• [Text section]
I made this dress for my birthday this year, and it was perfect for my bayou birthday party.
The dress had to be lined, and since the seams would have been slightly visible through the white areas of the print, I felt like interlining was the only option. Well, sewing two layers of swishy fabric together while keeping the print centered and the grainlines even can be a pain in the ass. In the end it turned out well, but it was a process to get there.
It’s a very basic shift (or sheath) dress. Easy to make, versatile to wear, and simple design lines that allow the fabric to take center stage. I have a few fabulous fabrics that have been patiently waiting in my sewing cabinet, and I think this new pattern will match perfectly.
I bought the yellow printed rayon as soon as it came in the door at Fabric Planet Downtown for $3/yd. The dress is lined with a blush pink rayon, which also came via Fabric Planet (from the Venice store, and was the same price). The invisible zipper and TIffany blue lycra I used for the binding were rummaged from my fabric cabinet. Total dress cost: $12
I just love the bright lemon yellow! The crisp chevrons are actually composed of tiny triangles. This print is hitting all my buttons.
I didn’t really think about how prone to wrinkles the finished garment would be. Not that I generally look freshly pressed, but I do like to show off my clothes to their best advantage. I must admit, I’m a little disappointed that despite the care I put into constructing the dress, it will always look a little sloppy.
Although I’ve only worn the dress once before, the fabric is starting to pill at the underarms. It’s certainly not a disaster, just another disappointment to overcome. This dress may not have the longevity that I was looking forward to as I began to put it together.
I drafted the basic shift pattern with a muslin (and 2 sleeves with different cap heights!), and the meticulous fitting on the muslin isn’t quite obvious in the shifty doubled rayon. Oh well, I think that attention will pay off in other iterations of the design.

• [Data provided]
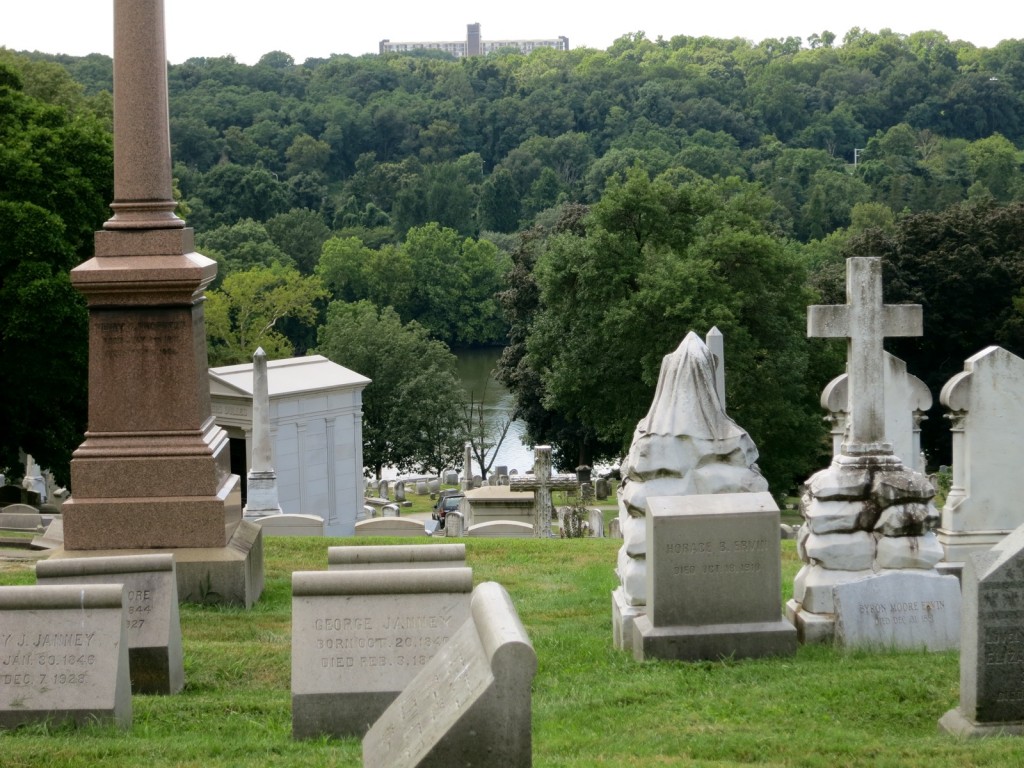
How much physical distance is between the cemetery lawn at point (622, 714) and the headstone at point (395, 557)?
783mm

• [Task goal]
In the text about the birthday dress, what was the total cost of the dress?

• [Answer to this problem]
The dress cost $12 in total.